We need to start learning the difference between words. There are words like “metonymical discontinuity” reserved for formal documents such as research papers.

There are words that we need to recognize and use only as slang terms – such as LOL, OMG, <3 and IMHO (In my humble/honest opinion).

But these terms have now bridged the divide between formal and informal since their grand entrance into The Oxford English Dictionary, as reported by The Huffington Post on March 23.

This change from “slang” to “word” raises interesting questions about the nature of language.

When Shakespeare invented 1700 words only 500 years ago, most of which are still part of our daily usage, few questioned his legitimacy.

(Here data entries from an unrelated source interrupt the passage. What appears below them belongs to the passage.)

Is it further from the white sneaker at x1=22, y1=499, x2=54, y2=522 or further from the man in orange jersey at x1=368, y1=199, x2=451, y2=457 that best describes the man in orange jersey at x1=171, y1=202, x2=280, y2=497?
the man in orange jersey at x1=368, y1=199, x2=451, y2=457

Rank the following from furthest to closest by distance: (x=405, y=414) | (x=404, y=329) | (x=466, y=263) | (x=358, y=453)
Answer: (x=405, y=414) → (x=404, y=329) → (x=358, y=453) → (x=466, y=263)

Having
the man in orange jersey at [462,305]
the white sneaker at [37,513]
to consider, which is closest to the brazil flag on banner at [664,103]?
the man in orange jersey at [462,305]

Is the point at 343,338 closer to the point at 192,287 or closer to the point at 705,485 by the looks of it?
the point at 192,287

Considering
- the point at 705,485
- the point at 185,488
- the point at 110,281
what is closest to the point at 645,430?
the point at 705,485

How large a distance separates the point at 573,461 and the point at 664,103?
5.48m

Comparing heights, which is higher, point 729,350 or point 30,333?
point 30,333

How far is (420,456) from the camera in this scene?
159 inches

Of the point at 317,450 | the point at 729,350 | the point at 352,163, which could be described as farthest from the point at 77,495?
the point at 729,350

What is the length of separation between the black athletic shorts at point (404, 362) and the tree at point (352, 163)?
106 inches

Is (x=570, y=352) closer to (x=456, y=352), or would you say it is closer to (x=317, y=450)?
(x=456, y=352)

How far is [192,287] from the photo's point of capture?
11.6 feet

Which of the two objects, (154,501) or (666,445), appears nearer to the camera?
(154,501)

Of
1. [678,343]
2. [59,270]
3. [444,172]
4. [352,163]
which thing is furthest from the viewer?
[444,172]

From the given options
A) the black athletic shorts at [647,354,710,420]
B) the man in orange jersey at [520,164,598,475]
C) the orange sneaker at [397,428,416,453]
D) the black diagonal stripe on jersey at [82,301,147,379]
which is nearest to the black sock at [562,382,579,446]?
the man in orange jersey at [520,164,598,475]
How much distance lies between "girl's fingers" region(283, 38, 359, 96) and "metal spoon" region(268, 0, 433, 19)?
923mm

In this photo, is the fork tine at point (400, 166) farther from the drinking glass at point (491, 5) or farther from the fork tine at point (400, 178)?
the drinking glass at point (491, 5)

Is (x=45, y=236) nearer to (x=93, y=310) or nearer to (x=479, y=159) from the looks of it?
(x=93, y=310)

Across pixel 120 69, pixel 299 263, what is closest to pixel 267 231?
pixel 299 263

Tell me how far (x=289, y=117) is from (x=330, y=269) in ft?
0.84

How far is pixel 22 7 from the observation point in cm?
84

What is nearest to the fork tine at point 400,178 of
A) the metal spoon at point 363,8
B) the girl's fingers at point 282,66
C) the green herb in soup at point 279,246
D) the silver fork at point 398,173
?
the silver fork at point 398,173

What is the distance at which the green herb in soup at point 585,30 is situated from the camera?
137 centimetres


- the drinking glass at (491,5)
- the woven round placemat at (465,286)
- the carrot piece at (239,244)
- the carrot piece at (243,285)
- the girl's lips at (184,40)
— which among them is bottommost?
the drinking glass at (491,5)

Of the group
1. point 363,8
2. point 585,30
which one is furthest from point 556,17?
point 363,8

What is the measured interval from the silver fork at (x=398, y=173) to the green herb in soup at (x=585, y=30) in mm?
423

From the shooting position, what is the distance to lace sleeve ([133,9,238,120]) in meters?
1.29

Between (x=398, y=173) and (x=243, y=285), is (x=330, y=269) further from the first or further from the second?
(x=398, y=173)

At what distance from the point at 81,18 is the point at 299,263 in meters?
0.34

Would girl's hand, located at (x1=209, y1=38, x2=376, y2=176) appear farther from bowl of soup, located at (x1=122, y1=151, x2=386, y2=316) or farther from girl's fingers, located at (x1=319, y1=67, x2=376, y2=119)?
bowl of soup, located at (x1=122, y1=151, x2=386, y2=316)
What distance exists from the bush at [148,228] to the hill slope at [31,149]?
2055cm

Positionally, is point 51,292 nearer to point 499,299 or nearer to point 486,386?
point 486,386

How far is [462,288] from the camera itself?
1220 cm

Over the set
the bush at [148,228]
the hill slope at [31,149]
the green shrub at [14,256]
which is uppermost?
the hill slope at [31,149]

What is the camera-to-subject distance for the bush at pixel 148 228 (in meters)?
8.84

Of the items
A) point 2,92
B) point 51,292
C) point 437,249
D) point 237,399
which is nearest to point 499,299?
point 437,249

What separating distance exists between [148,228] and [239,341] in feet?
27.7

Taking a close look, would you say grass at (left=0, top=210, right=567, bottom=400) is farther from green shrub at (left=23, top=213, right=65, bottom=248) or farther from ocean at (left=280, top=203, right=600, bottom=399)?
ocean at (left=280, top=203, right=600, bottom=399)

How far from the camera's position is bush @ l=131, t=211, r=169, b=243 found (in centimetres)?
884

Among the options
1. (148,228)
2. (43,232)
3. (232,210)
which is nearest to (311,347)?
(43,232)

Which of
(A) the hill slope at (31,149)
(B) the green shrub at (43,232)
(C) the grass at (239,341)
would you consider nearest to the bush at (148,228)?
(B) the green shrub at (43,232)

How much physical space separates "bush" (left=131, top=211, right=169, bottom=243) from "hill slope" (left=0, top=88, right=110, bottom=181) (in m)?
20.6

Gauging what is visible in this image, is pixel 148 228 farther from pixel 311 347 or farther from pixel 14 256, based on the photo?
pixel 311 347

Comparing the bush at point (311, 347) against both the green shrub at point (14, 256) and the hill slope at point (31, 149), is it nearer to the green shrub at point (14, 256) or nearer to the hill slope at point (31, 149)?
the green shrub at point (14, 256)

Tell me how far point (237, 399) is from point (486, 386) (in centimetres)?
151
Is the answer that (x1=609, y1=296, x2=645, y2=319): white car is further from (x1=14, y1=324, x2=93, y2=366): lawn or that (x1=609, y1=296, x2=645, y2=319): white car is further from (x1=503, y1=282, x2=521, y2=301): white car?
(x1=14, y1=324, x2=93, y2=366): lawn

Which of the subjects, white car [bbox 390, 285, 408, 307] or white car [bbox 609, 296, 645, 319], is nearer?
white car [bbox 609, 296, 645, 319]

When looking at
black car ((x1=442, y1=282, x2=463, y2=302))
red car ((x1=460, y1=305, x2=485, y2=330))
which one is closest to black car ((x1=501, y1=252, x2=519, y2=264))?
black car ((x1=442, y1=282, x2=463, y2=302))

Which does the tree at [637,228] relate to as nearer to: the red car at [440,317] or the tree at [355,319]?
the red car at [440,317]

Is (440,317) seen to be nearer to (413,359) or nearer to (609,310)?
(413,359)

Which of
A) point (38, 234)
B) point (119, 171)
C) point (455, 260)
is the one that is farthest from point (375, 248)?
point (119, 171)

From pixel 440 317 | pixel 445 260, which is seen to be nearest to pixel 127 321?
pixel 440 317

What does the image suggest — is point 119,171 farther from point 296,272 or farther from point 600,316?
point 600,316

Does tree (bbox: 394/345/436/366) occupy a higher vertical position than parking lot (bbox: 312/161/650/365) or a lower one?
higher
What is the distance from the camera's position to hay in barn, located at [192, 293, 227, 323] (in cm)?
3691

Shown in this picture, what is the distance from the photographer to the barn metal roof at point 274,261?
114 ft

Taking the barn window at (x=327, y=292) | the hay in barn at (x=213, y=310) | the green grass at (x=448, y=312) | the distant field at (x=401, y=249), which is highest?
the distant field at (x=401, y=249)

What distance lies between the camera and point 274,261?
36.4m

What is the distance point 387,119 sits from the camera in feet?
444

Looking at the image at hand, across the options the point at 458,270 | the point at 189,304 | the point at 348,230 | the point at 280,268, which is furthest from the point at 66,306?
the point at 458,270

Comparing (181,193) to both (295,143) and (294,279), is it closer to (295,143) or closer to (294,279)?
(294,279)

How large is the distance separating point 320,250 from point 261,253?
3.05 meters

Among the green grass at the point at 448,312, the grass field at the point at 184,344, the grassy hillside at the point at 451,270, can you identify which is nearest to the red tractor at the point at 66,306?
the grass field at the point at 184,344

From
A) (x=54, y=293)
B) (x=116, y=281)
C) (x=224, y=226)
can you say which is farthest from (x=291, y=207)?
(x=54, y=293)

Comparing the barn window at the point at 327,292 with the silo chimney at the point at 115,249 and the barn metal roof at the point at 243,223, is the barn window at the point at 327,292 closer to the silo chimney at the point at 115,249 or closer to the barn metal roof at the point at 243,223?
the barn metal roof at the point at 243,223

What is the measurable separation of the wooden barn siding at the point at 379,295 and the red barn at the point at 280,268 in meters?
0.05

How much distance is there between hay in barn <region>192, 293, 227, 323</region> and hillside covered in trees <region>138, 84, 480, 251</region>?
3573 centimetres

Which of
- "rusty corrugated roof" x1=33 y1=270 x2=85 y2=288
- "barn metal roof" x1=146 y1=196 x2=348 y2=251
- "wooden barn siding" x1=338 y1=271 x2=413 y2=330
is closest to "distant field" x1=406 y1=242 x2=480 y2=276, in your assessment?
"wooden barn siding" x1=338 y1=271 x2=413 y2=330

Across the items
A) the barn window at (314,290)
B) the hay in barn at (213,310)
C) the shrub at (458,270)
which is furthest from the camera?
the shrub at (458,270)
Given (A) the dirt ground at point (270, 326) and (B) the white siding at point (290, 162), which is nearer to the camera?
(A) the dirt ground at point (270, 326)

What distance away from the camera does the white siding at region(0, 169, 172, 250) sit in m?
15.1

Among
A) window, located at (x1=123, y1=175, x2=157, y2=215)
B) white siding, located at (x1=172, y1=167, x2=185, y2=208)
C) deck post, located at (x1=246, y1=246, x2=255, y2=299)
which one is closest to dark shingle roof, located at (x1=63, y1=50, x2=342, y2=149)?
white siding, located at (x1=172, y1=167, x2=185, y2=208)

Most of us today cannot believe that words like “bloody,” “hurry” or “road” were invented by the Bard; they are indistinguishable from “normal” English and remain intrinsic to it (“indistinguishable” and “intrinsic” are, indeed, more Shakespearean inventions).

But now that OMG and LOL have been slotted comfortably next to words like “omnipotent” and “loquacious,” we have to learn the difference between “real words” and simple acronyms.

There is some discrepancy about the idea that LOL and OMG are somehow legitimate words that deserve recognition in the official dictionary of the English language.

If these new terms can enter our official vernacular, what does it say about such contractions as “b/c” and “w/”?

The upcoming generation, believe it or not, is already beginning to use such informal terms in their English papers.

We need to see a difference between what real words are, and what are simply phrases and contractions that deserve to remain in the informal world of text messages and Facebook – not in the official documentation of our language.

There is a line that needs to be drawn. While we should celebrate the evolution of language and the myriad of colorful and ebullient ways we express ourselves, we should also leave room for “old school” methods of communication.

We stand to lose the basics of English in the face of these rapid changes. So before we can LOL, we need to laugh out loud.

Shakespeare might say that “brevity is the soul of wit,” but we say that longevity is the heart of enduring, intelligent language.